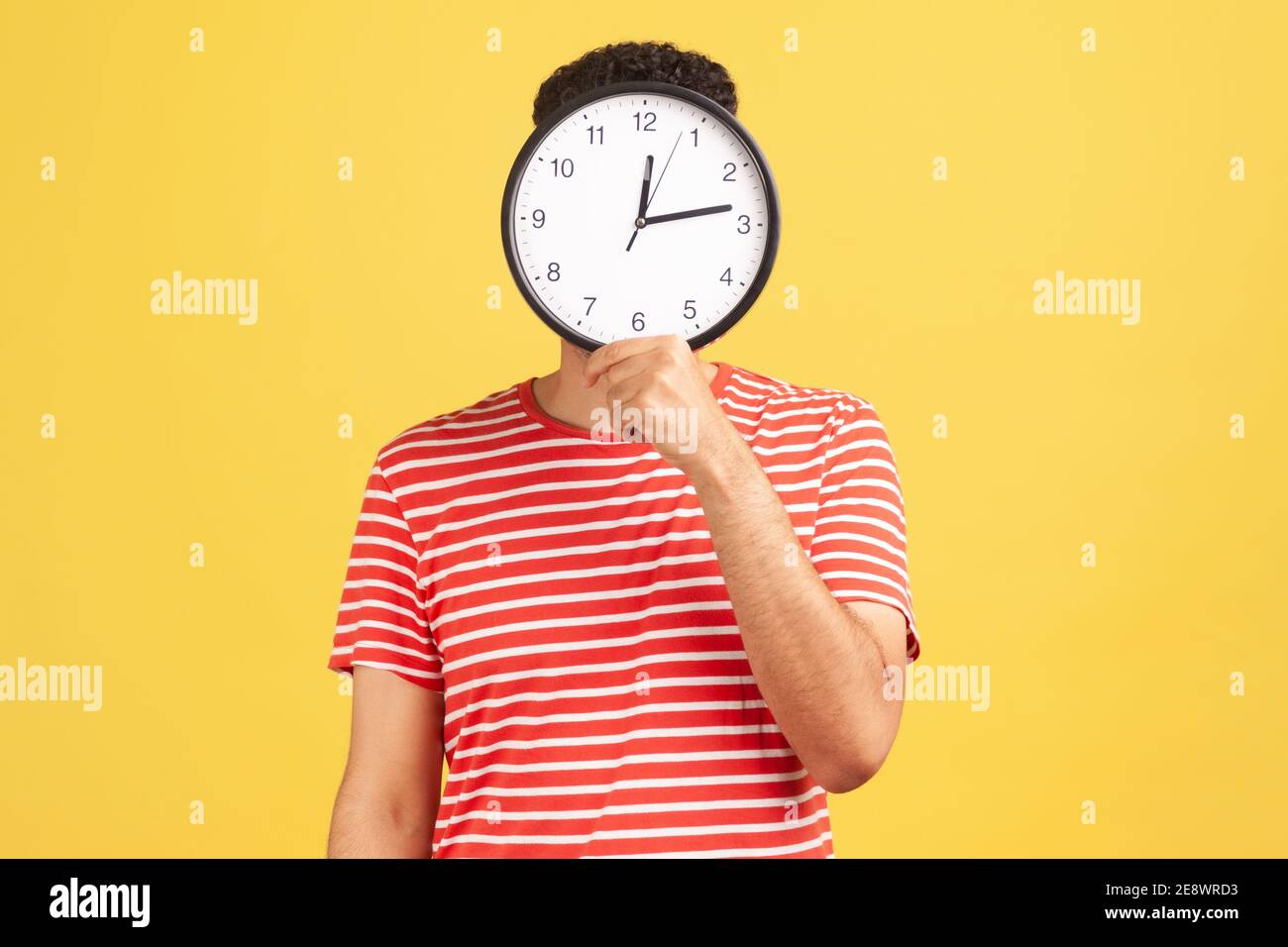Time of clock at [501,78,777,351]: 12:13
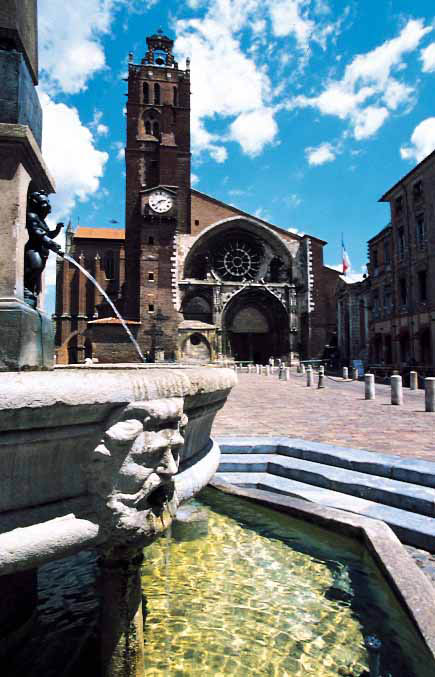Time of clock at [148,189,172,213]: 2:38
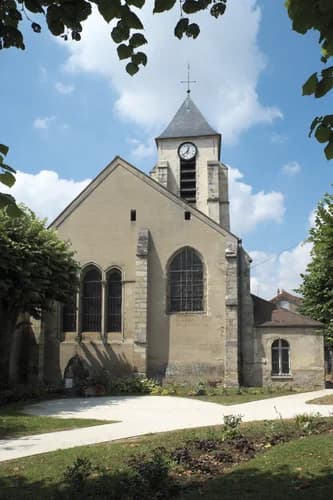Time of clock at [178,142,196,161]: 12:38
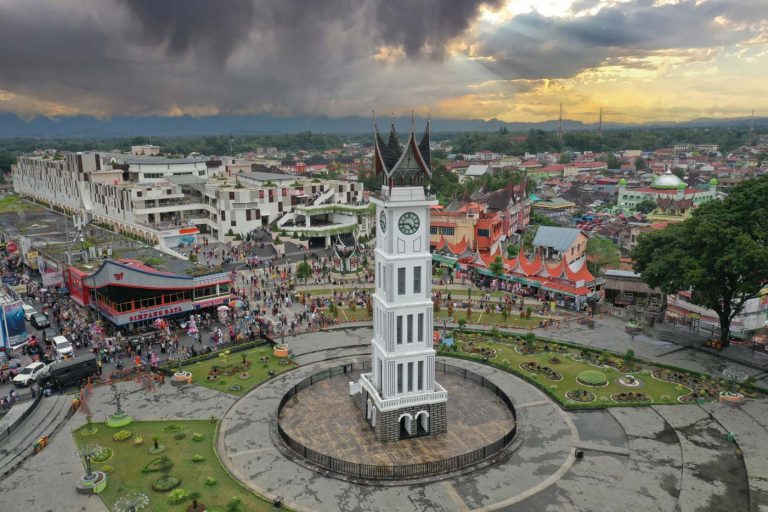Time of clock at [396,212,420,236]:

+ + + +

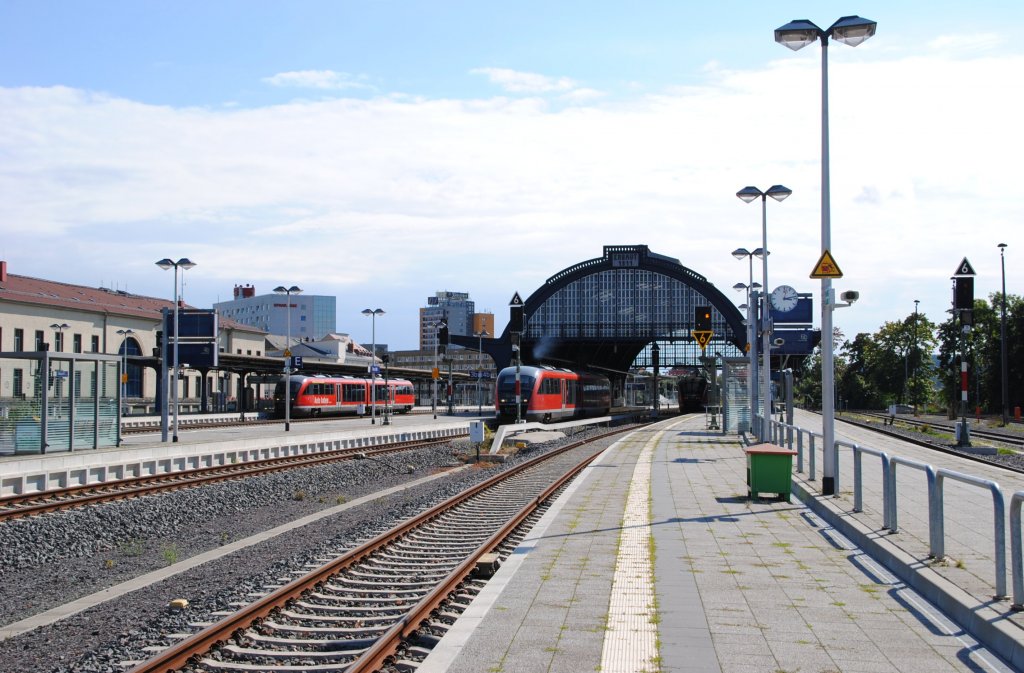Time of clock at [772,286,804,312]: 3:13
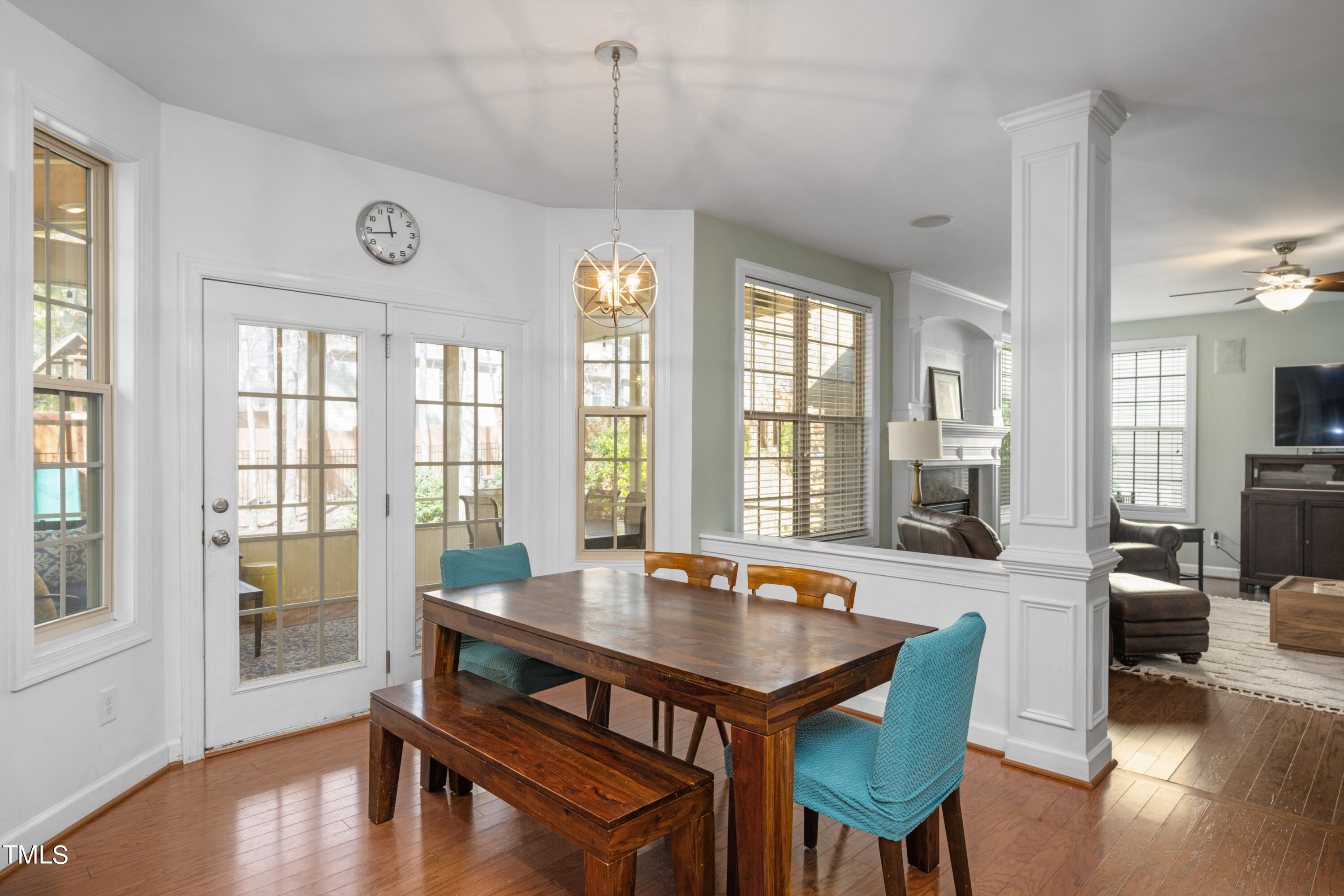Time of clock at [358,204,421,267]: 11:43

+ + + +

= Exercise =
Write out the rows again, starting with the line that contains "Time of clock at [772,286,804,312]: 3:13" and going on through the line that contains "Time of clock at [358,204,421,267]: 11:43", both included. Leave the pictures out.

= Solved problem =
Time of clock at [772,286,804,312]: 3:13
Time of clock at [358,204,421,267]: 11:43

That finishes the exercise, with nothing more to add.